==== PROVIDED DATA

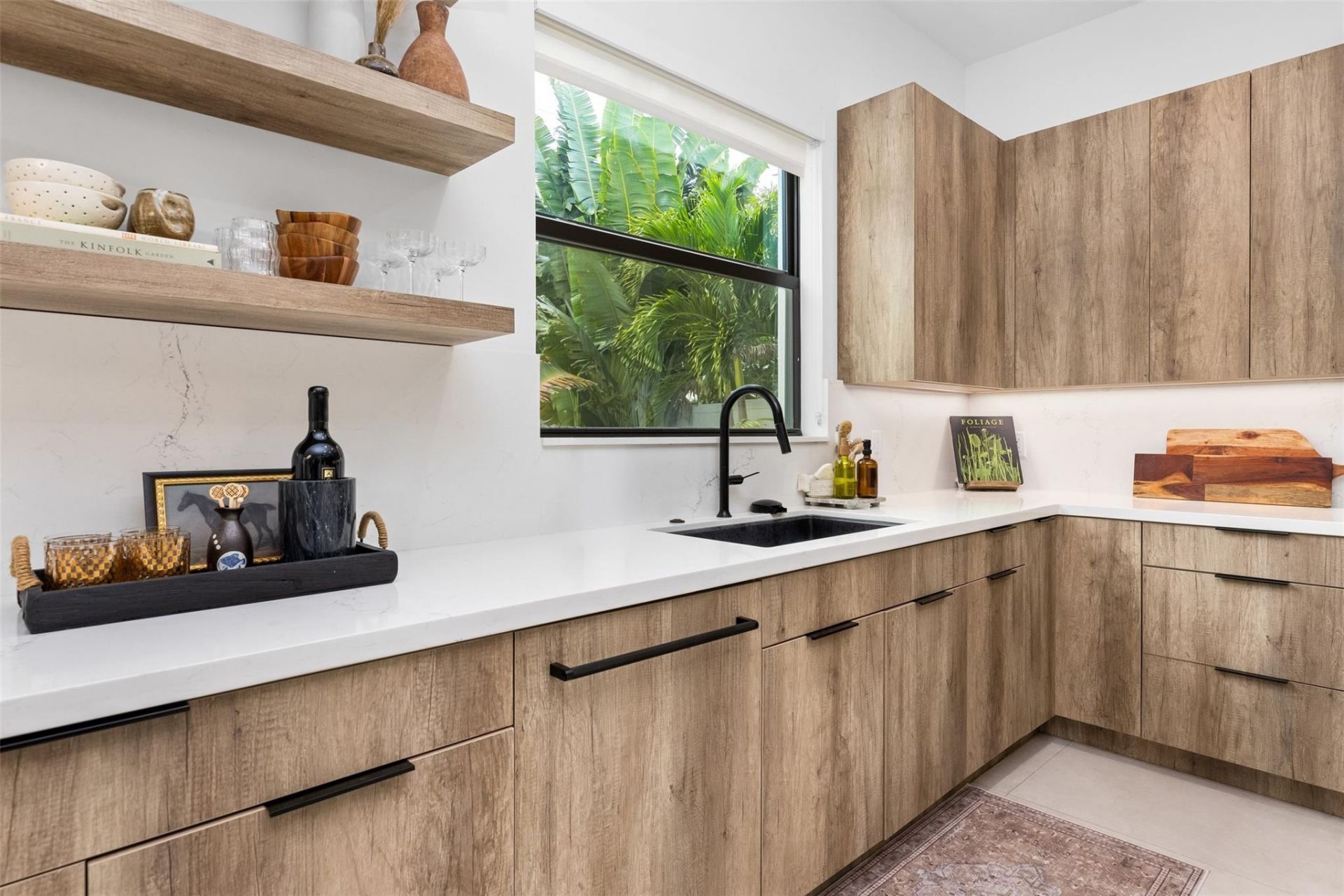 1405 NE 4th Ave, Boca Raton, FL 33432 Photo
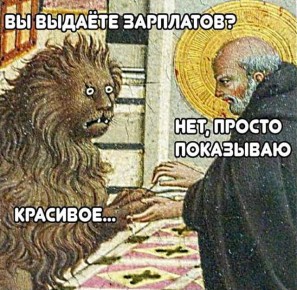 122 ������ ������ ��������� ������� �������� � ����������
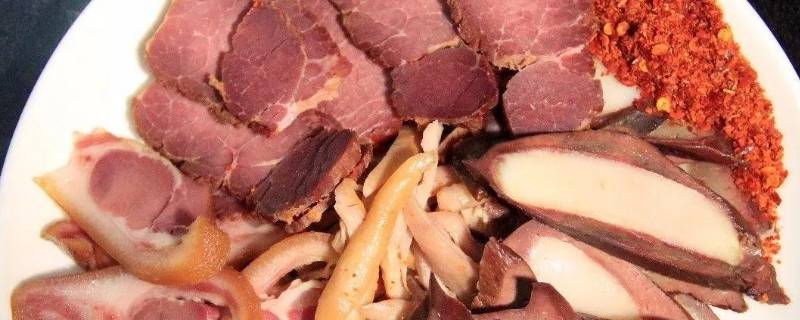 德阳美食（德阳美食作文）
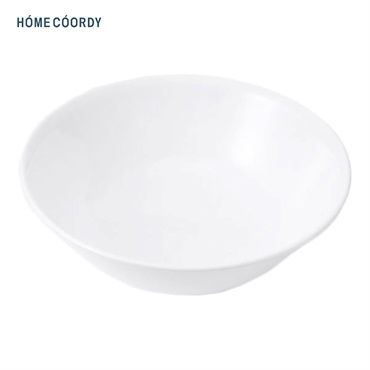 ホームコーディ　CORELLE(コレール) ボウル (L)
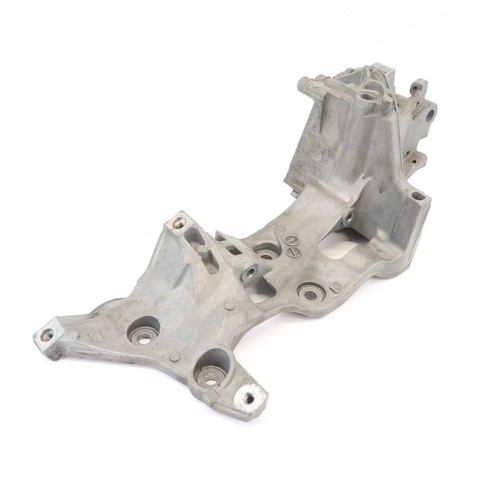 OEM VAG 2.0L TDI Halter Träger Drehstromgenerator Lichtmaschine 04L903143D=E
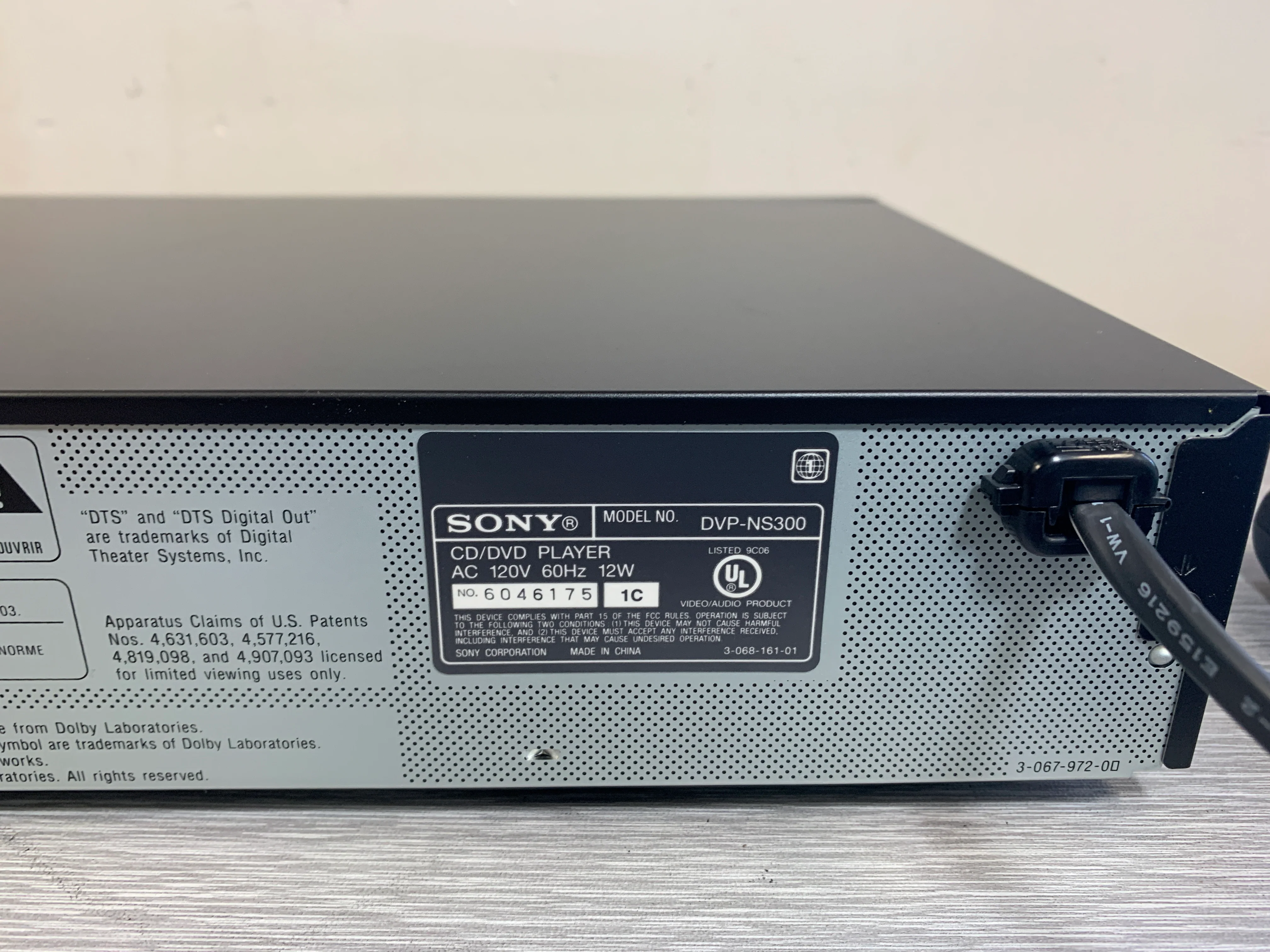 Product image 13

========

## WHAT NEEDS TO BE DONE
Reproduce each of the lines above verbatim, in their original order, and omit the pictures from your response.

## SOLUTION
 1405 NE 4th Ave, Boca Raton, FL 33432 Photo
 122 ������ ������ ��������� ������� �������� � ����������
 德阳美食（德阳美食作文）
 ホームコーディ　CORELLE(コレール) ボウル (L)
 OEM VAG 2.0L TDI Halter Träger Drehstromgenerator Lichtmaschine 04L903143D=E
 Product image 13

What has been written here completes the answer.